§ Document segment:
>>>>

Job postponement in Maritime Industry

Definition Job postponement

When some job is delayed until a later time or date, that is a job postponement.
A job postponement can also be called a job deferral, and it means rescheduling job for later.
The postponement has a Latin root, postpone, "put after, neglect, or postpone."

In the maritime industry especially on tankers, there are procedures in use for job postponements.

Job postponements procedures aid in maintenance planning and will ensure that all machinery on board is adequately maintained and aim to achieve optimum reliability and safety of the personnel, vessel and environment protection.

Responsibilities

Usually, Chief Engineer and Chief Officer are the ones  responsible for making sure that job planning is done regularly and that postponement is requested as needed, following the predetermined procedure, for their respective departments

As the part o the procedure Technical Superintendent reviews postponement request and accompanying Risk Assessment together with any provided documentation following existing company ISM policies and industries regulations. Based on the Technical Superintendent’s review, the postponement will be approved or rejected.

<<<<

§ Given information:
>>>>

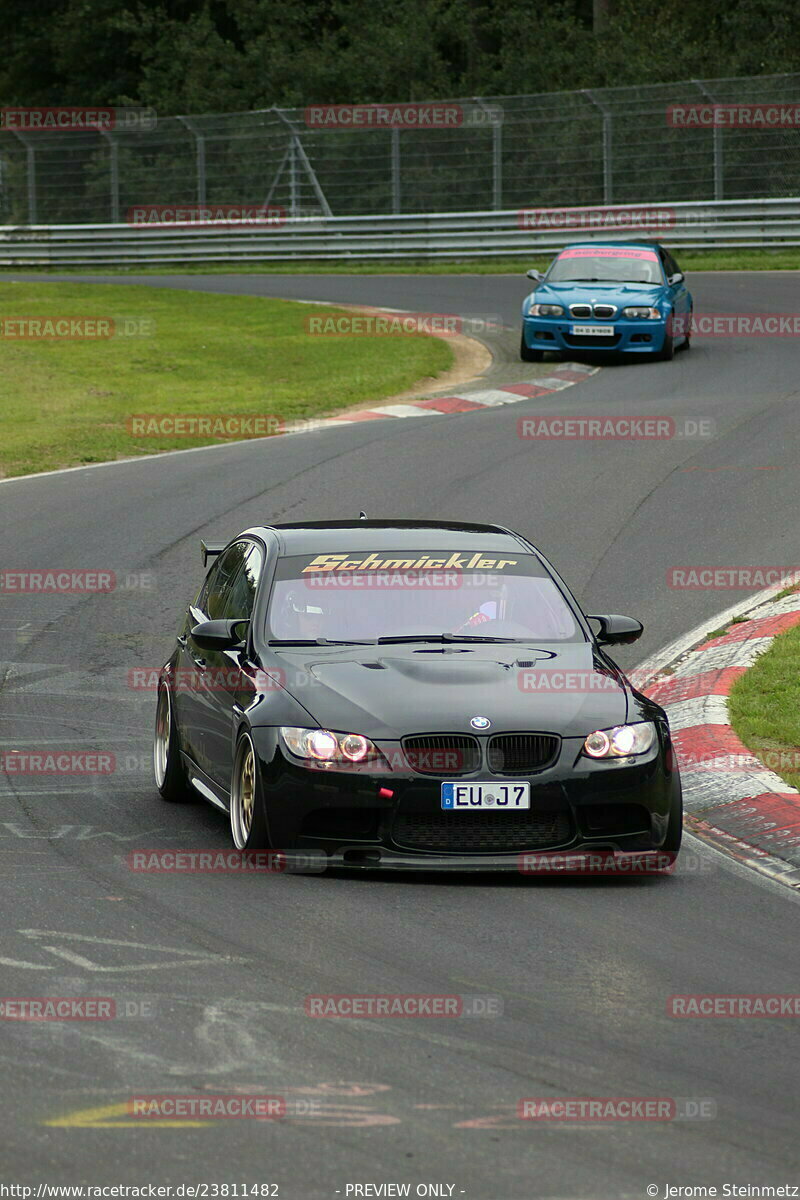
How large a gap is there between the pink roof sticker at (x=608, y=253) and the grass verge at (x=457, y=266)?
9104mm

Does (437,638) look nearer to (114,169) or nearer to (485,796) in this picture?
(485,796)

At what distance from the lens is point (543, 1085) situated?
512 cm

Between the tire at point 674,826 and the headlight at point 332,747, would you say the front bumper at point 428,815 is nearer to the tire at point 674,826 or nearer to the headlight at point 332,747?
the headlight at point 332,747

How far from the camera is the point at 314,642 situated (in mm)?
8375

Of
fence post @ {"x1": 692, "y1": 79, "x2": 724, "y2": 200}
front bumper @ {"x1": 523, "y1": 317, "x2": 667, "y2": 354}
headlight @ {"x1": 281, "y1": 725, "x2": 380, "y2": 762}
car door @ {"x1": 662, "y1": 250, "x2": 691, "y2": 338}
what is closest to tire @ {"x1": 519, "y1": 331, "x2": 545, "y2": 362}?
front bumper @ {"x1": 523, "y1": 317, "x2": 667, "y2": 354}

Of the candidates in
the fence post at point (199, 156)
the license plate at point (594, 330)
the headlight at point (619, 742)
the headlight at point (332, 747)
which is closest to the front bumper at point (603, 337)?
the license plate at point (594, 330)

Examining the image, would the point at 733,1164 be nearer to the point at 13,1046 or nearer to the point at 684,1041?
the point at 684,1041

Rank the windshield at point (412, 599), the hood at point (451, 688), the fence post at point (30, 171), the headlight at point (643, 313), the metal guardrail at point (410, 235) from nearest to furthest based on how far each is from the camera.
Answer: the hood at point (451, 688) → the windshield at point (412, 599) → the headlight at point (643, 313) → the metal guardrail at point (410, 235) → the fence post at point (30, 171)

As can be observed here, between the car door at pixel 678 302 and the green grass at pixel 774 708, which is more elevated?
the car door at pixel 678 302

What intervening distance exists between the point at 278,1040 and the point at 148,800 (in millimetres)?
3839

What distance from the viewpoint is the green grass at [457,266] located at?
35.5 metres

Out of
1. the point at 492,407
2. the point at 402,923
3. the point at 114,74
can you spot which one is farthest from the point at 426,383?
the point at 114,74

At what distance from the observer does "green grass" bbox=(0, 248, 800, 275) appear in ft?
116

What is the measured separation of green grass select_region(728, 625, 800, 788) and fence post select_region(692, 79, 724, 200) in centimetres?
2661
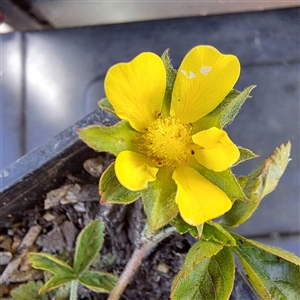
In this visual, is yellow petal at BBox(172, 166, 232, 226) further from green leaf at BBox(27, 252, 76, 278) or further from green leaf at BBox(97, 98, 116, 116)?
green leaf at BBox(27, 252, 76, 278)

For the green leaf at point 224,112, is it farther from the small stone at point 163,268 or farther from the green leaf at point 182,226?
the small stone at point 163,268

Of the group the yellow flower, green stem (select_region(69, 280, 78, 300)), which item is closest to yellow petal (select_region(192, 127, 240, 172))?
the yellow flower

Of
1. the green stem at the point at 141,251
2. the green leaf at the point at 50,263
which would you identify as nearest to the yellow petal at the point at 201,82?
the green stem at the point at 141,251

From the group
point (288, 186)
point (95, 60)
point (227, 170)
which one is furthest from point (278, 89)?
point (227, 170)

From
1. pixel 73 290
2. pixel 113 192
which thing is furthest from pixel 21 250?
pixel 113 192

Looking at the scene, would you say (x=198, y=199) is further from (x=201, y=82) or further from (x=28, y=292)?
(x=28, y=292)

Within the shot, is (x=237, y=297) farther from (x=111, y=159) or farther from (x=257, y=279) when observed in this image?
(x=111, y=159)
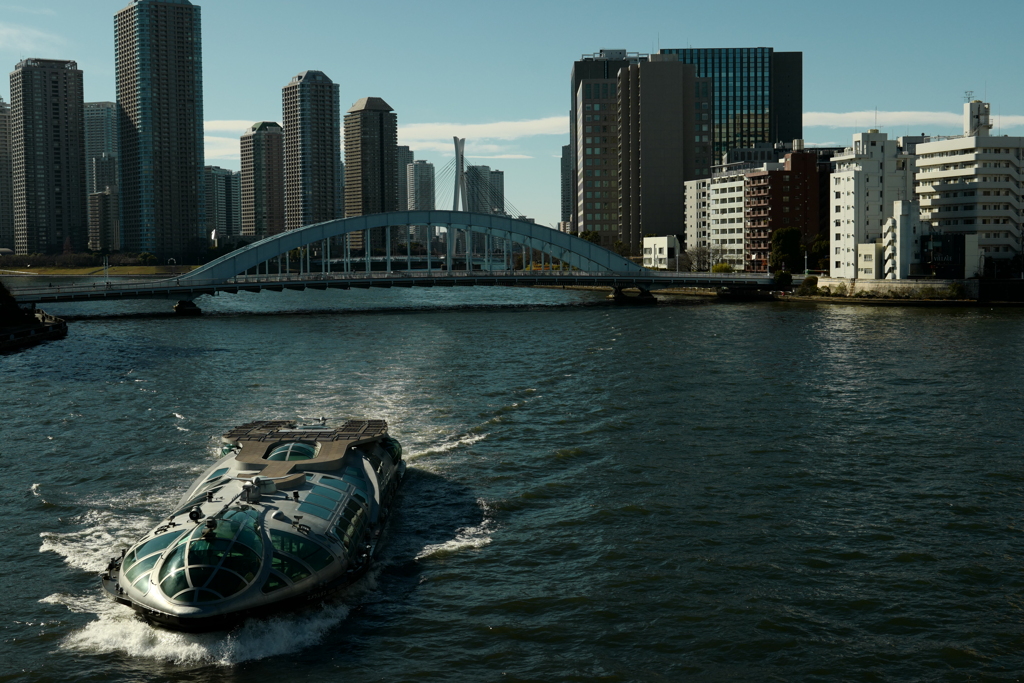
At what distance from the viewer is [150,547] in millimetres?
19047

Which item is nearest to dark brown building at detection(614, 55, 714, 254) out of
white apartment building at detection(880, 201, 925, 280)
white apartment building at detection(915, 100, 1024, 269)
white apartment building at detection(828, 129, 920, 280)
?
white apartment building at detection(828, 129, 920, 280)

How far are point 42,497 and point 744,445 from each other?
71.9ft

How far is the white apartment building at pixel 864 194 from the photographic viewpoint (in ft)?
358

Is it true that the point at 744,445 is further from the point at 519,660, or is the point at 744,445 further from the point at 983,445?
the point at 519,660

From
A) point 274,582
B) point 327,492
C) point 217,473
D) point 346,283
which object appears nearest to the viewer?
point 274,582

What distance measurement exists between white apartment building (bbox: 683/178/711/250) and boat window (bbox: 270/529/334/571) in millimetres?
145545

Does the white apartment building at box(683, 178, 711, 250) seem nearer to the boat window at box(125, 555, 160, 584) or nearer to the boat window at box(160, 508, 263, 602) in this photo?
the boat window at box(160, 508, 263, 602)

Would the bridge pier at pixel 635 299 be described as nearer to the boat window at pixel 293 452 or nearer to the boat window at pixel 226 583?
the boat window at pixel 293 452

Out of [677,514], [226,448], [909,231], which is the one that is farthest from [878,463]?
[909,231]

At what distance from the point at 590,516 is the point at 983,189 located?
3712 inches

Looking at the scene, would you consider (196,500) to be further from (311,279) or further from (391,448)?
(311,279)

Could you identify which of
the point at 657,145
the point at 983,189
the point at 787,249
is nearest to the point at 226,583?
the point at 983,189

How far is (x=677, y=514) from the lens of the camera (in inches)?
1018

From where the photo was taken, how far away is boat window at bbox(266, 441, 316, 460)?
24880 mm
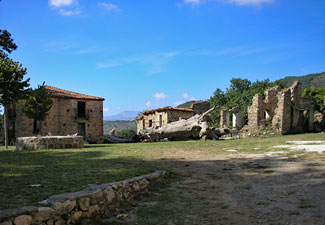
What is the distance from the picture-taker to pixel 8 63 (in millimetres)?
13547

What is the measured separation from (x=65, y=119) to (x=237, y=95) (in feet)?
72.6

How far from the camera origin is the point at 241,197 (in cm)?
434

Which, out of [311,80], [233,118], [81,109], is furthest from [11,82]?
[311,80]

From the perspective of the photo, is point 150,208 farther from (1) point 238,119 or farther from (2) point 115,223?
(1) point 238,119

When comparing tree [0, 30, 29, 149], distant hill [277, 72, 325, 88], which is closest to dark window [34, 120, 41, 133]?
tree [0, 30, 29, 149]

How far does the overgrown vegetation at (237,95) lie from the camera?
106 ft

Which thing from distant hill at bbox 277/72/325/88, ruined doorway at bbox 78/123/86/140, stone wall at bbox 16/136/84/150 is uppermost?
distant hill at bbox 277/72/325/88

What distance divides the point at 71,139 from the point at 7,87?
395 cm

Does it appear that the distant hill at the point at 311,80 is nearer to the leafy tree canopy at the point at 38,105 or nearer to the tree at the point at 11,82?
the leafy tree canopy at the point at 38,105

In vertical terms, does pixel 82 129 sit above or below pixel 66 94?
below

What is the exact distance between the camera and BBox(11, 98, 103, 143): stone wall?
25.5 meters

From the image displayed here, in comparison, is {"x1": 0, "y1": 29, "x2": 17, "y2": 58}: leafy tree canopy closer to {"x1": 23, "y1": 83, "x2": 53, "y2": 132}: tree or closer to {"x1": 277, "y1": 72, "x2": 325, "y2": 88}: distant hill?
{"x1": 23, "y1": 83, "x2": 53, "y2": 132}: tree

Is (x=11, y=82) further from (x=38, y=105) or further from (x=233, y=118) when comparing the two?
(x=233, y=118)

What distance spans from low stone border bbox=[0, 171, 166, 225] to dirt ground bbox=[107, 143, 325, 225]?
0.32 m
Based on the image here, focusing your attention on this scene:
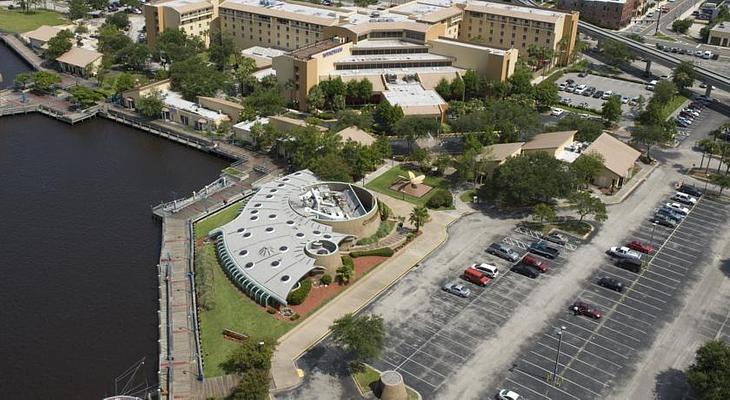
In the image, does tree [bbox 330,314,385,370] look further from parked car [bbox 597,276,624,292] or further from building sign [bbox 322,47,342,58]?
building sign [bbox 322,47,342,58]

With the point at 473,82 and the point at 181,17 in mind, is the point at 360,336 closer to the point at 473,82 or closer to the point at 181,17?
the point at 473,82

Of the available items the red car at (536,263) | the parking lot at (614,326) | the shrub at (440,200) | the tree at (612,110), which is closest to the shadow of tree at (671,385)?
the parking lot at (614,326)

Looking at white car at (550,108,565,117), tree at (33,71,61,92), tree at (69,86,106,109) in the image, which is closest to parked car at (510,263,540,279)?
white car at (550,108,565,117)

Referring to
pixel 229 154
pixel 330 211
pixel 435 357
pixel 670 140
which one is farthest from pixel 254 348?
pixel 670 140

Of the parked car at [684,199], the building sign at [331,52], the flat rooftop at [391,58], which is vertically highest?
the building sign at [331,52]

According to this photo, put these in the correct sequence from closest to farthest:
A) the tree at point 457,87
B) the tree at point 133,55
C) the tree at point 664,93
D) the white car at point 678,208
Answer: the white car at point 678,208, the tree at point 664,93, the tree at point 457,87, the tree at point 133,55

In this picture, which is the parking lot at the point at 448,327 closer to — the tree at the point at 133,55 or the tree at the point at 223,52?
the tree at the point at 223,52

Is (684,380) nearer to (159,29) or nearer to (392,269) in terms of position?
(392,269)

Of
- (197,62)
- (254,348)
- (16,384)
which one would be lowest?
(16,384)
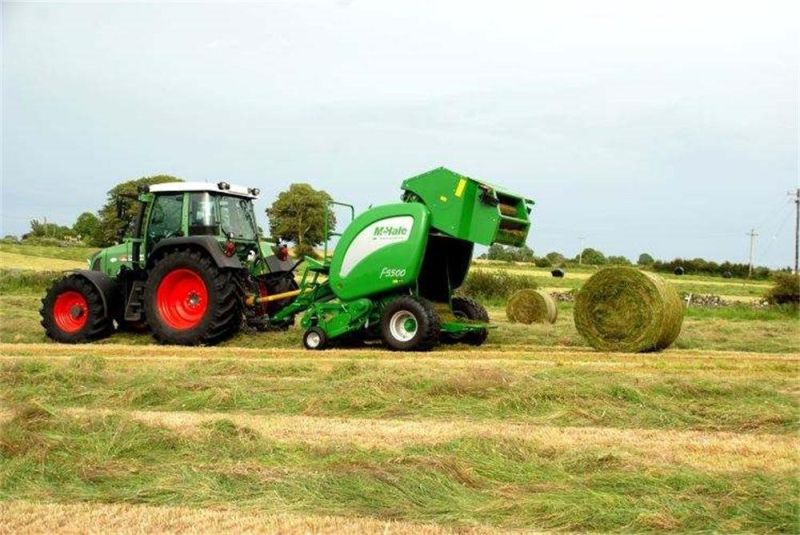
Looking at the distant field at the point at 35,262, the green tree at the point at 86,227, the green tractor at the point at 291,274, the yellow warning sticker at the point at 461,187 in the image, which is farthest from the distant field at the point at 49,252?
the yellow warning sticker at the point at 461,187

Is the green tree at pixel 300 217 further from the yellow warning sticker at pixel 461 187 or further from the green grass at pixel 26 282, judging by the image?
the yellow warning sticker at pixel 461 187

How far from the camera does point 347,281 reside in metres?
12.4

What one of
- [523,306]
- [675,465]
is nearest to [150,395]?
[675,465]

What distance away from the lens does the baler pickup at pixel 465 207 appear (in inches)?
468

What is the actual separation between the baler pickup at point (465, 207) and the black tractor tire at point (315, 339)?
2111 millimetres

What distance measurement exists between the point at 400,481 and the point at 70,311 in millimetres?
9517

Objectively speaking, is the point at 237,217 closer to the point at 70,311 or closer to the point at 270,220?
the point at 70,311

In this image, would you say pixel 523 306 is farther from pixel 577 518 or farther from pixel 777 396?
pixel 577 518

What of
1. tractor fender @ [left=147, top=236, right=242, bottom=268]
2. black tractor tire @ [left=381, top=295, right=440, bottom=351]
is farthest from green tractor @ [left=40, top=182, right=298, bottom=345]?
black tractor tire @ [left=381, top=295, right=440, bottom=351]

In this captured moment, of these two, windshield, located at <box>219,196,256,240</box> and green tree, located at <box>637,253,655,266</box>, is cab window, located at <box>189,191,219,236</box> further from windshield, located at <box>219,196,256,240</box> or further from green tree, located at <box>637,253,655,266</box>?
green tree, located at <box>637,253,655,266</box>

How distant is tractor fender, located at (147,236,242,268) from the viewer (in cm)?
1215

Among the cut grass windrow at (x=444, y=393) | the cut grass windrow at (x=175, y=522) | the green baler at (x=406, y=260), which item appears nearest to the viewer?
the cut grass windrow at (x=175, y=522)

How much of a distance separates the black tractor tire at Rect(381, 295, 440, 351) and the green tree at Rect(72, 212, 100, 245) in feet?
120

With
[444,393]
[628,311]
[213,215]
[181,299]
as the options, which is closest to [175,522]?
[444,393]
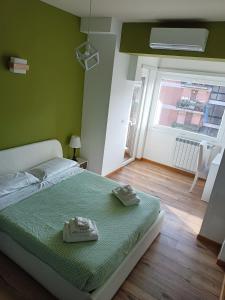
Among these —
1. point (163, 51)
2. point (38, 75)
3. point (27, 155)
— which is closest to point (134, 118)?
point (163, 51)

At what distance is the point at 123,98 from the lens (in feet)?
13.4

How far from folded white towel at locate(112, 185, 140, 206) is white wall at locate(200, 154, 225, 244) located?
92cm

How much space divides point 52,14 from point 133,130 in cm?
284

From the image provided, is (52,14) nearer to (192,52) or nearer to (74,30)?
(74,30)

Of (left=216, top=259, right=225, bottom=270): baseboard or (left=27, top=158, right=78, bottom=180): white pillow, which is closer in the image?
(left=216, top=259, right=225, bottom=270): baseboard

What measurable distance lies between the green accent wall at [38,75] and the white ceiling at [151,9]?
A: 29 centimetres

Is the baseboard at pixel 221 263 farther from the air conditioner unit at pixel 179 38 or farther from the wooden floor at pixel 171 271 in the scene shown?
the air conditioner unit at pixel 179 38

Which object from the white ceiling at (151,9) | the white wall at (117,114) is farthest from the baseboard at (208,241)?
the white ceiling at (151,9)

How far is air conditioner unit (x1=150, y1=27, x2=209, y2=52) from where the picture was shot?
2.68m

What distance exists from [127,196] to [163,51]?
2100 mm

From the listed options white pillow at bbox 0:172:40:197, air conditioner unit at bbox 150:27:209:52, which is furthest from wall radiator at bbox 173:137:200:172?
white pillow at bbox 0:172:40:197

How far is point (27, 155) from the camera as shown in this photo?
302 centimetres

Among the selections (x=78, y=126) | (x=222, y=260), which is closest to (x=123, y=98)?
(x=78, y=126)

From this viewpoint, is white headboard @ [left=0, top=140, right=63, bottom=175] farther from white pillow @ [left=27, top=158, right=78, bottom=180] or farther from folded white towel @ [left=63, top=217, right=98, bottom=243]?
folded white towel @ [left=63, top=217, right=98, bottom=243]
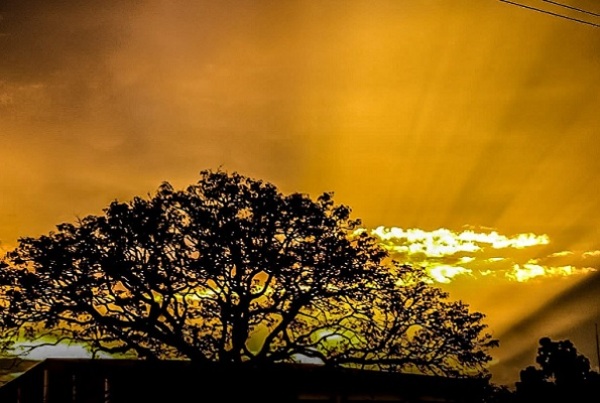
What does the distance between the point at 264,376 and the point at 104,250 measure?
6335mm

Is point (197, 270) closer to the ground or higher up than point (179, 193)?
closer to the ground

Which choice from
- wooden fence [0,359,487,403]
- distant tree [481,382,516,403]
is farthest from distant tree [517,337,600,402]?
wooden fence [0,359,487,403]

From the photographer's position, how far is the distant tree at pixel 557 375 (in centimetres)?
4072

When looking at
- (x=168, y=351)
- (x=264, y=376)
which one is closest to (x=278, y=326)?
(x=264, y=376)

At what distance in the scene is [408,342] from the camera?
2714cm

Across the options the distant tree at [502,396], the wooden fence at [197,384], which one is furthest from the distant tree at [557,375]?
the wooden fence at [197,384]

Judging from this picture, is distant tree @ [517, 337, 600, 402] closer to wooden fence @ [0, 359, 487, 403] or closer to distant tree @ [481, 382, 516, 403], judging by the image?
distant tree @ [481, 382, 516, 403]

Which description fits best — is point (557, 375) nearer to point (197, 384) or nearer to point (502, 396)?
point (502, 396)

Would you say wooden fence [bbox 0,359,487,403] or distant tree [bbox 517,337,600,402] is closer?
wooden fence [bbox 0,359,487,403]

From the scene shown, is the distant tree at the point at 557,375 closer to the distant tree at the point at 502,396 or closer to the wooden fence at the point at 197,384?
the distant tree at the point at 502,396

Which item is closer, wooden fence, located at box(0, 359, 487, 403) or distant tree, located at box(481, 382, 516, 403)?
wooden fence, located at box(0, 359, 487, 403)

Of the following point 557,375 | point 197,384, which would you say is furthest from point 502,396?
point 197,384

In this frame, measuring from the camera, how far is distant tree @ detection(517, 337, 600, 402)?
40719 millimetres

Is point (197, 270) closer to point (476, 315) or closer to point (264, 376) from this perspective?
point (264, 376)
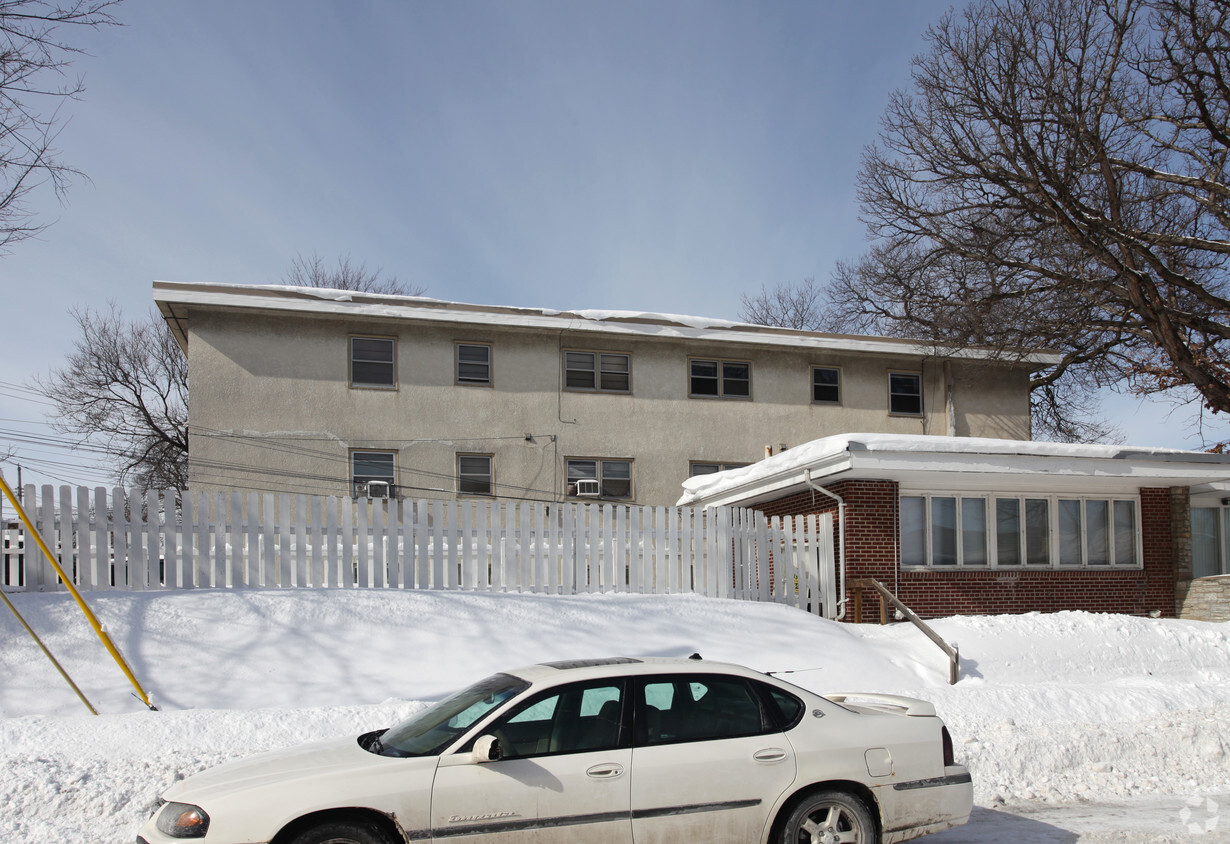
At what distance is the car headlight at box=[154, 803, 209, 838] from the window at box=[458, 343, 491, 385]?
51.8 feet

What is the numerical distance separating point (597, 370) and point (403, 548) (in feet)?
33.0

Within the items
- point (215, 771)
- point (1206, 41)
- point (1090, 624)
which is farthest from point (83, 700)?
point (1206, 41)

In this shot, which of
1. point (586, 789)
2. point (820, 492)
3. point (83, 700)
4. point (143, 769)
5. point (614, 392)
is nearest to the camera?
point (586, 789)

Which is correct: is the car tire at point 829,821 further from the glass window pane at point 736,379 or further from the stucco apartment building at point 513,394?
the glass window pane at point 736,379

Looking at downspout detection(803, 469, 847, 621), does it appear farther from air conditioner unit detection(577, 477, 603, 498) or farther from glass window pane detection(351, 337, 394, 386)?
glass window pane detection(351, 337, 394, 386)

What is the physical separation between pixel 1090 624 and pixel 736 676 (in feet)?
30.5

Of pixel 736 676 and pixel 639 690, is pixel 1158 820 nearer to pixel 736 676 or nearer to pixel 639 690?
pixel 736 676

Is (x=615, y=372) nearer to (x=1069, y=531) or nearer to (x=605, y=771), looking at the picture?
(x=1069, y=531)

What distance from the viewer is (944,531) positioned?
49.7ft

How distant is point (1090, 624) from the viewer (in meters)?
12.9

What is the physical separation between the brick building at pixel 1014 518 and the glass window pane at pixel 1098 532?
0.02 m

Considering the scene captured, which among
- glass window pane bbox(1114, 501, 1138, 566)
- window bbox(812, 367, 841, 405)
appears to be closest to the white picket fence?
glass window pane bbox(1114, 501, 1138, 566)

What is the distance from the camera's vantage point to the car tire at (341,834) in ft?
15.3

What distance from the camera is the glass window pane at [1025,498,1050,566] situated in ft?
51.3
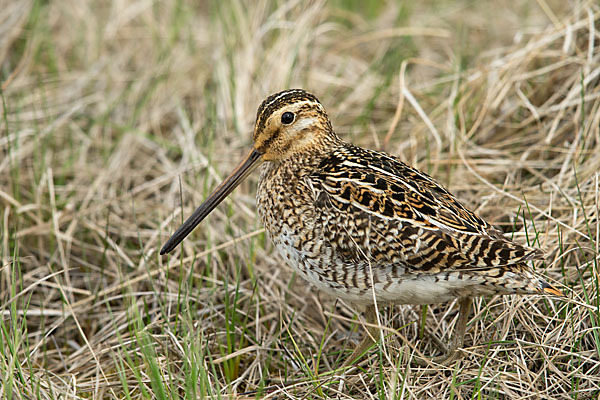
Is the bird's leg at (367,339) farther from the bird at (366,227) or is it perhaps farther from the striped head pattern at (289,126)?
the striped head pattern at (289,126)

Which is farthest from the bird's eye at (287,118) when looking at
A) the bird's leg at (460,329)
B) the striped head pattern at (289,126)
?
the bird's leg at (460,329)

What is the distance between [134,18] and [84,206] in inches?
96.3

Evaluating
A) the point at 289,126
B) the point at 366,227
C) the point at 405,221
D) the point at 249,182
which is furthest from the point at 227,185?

<<<<

§ Task directions: In the text on job postponement in the maritime industry, who reviews a postponement request and its accompanying Risk Assessment?

§ Solution: The Technical Superintendent reviews them.